→ **Problem to work on**: Please pick up the passage below on writing tribal conflict into fiction and continue it from its final sentence.

Passage below:

This high opinion of themselves will persist for a longer period if they truly do possess some form of advantage, or if others reinforce the belief that it is true. However, the term "confirmation bias" surely applies here to some degree.

In fantasy, this multi-tribe scenario is often part of an epic Good vs. Evil plot. One tribe rises above the others and begins to oppress or slaughter them, seeking what all tribes with power want: more power. Pretty much universally, it is proven in the end by the success of the protagonist(s) that the oppressing tribe was not, in fact, superior. At least not in the way they thought they were. In current fiction, it's considered rude to attack your neighbors just because you can, and if your inter-tribal social skills are lacking, you simply can't be a superior race. Sorry. Example: Sauron and his armies of orcs and Uruk-hai in J.R.R. Tolkien's Lord of the Rings trilogy

Additional Concepts

In the real world, people sometimes get upset at even distant tribalism conflicts on the news, often identifying with one side or the other. Other times, they simply can't relate to what the tribes involved are fighting over, because the tribal and cultural backgrounds of the news-watcher and the fighting tribes are so different. Actions that offer insult vary widely between cultures: hitting someone with a shoe, touching their head, even accepting a gift the first time it is offered. Yet to other cultures, these things are nearly meaningless. The traits you give to your tribal culture will shape the ways in which conflict with their neighbors arises.

In order to create a believable conflict between your fictional tribes, it's essential to provide historical context. Studying current world conflicts is an excellent place to get inspiration. Was there a land grab? An oppressive ruler who belonged to a minority group? A wave of religious intolerance and slaughter? A patriarchal-society prince spurned by a matriarchal-society princess? An advance in medical care, leading to a population boom? The rise of a prophet?

Consider how long you want the tension to have existed. Ancient rivalries are far more difficult, and sometimes impossible, to truly set aside. They can become part of one's tribal identity, and even in times of peace, distrust and aggression can surface without warning.

End of Passage.
Data shown below:

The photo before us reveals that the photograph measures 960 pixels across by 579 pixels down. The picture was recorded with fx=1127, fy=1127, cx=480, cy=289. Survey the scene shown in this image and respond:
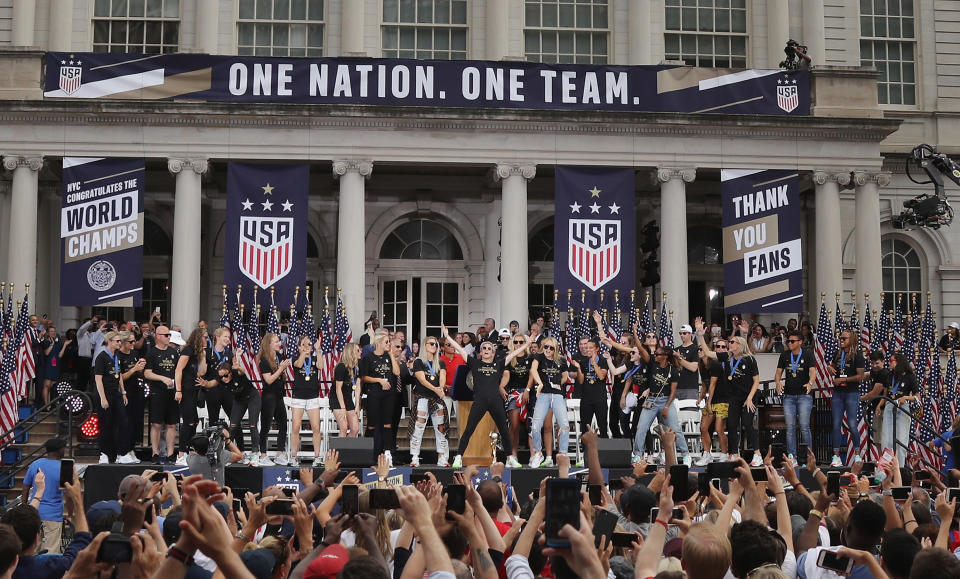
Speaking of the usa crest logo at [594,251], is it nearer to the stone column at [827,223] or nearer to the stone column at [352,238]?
the stone column at [352,238]

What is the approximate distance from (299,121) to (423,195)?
5.09m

End of Data shown.

→ **Final answer**:
Derogatory phrases perpetuate such negative characterizations. Consider our Earth phrase "I got gypped". This perpetuates the idea that Gypsies are untrustworthy thieves. Another is "Indian giver". Jokes at the expense of another culture also perpetuate superior feelings by giving permission to laugh at the supposed inferiority of the other tribe. If your tribes really want to teach their children hate and distrust, they'll incorporate such insulting phrases and jokes into their everyday language.

Alternately, direct insults, a.k.a. racial slurs, are a much stronger form of dislike, often used to directly insult a disliked person to their face, or to indicate dismissal and superiority through using the term to a like-minded tribesman. Consider the powerful context of the infamous N-word in American culture, or the myriad derogatory terms that the American culture has used to describe its various enemies during wartime, and which persisted for decades even after the wars were ended.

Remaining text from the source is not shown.